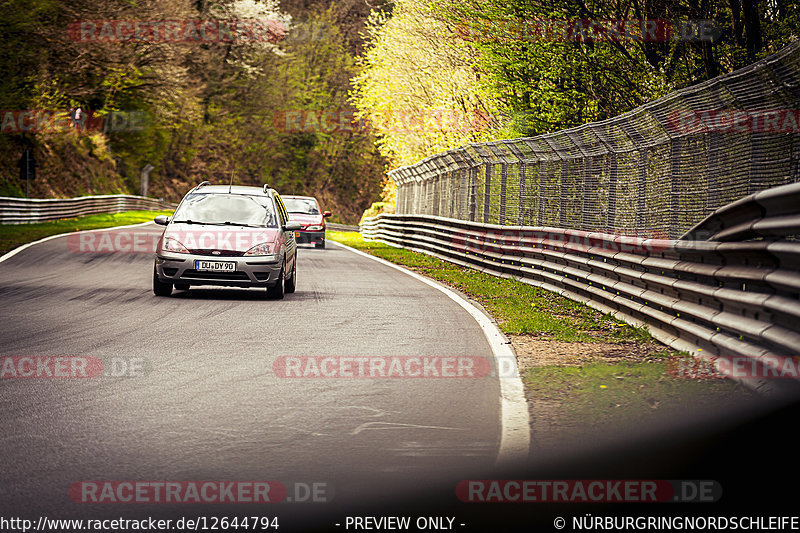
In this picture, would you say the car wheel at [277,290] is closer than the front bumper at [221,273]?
No

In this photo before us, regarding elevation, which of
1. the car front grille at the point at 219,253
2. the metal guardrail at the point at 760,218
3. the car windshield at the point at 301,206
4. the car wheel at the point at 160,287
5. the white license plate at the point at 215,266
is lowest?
the car wheel at the point at 160,287

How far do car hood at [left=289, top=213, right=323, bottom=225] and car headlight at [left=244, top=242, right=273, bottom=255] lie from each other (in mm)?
16097

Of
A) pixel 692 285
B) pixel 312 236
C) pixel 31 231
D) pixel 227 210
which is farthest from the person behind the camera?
pixel 31 231

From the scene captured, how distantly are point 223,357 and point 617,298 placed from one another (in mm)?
4975

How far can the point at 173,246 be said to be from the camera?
1388 cm

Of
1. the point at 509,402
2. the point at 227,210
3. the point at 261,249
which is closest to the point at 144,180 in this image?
the point at 227,210

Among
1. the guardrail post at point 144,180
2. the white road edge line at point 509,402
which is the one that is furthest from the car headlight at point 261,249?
the guardrail post at point 144,180

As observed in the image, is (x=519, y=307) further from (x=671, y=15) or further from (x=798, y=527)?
(x=671, y=15)

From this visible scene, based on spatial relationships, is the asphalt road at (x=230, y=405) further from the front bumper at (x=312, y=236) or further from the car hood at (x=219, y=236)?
the front bumper at (x=312, y=236)

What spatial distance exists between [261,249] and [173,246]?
1.21m

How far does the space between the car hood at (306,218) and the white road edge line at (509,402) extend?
1823cm

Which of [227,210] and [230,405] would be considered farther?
[227,210]

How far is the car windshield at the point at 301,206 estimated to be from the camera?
31.2 m

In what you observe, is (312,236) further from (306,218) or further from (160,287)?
(160,287)
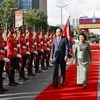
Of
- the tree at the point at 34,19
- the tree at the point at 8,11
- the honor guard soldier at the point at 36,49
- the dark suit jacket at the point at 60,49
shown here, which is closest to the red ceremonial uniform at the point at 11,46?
Result: the dark suit jacket at the point at 60,49

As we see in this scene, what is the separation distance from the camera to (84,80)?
9.49m

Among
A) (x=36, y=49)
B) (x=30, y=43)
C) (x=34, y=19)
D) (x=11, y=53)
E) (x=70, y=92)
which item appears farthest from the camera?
(x=34, y=19)

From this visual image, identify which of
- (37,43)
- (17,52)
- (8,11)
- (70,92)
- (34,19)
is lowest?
(70,92)

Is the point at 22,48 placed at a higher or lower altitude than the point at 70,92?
higher

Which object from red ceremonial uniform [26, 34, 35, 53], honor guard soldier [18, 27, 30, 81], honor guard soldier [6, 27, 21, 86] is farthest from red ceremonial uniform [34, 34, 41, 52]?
honor guard soldier [6, 27, 21, 86]

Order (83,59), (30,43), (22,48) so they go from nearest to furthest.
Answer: (83,59) < (22,48) < (30,43)

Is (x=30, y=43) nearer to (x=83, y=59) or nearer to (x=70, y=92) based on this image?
(x=83, y=59)

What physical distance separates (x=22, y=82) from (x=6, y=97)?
263cm

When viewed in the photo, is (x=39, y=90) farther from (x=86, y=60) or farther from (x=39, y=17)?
(x=39, y=17)

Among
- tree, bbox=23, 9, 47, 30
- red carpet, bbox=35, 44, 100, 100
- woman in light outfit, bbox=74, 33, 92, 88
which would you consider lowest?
red carpet, bbox=35, 44, 100, 100

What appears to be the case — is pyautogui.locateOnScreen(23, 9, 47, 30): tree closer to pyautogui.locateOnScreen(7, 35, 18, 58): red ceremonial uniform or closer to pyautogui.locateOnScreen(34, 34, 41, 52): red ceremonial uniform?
pyautogui.locateOnScreen(34, 34, 41, 52): red ceremonial uniform

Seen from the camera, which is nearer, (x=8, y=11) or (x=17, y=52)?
(x=17, y=52)

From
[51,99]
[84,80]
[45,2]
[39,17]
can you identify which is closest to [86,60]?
[84,80]

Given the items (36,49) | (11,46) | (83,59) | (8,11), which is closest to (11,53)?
(11,46)
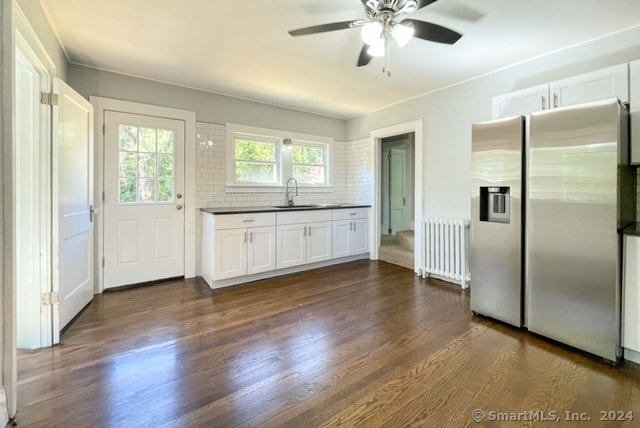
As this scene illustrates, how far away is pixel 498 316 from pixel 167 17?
3.53 meters

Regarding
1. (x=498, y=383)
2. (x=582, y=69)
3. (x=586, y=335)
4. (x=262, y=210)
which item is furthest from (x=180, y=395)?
(x=582, y=69)

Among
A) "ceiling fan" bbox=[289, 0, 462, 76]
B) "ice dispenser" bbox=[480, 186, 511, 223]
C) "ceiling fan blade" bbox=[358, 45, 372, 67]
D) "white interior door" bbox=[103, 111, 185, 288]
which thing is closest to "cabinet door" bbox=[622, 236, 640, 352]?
....................
* [Polecenie i wymagania] Przepisz dokładnie ten fragment rekordów, który zaczyna się wierszem zawierającym „Which object from”, a kończy wierszem zawierającym „Answer: (83,59) < (22,48) < (30,43)”. Oba te wiersze również mają się w nim znaleźć.

* [Wynik zadania]
Which object from red ceremonial uniform [26, 34, 35, 53], honor guard soldier [18, 27, 30, 81], honor guard soldier [6, 27, 21, 86] is farthest from red ceremonial uniform [34, 34, 41, 52]?
honor guard soldier [6, 27, 21, 86]

Order (83,59), (30,43), (22,48) so they go from nearest to furthest.
Answer: (83,59) < (22,48) < (30,43)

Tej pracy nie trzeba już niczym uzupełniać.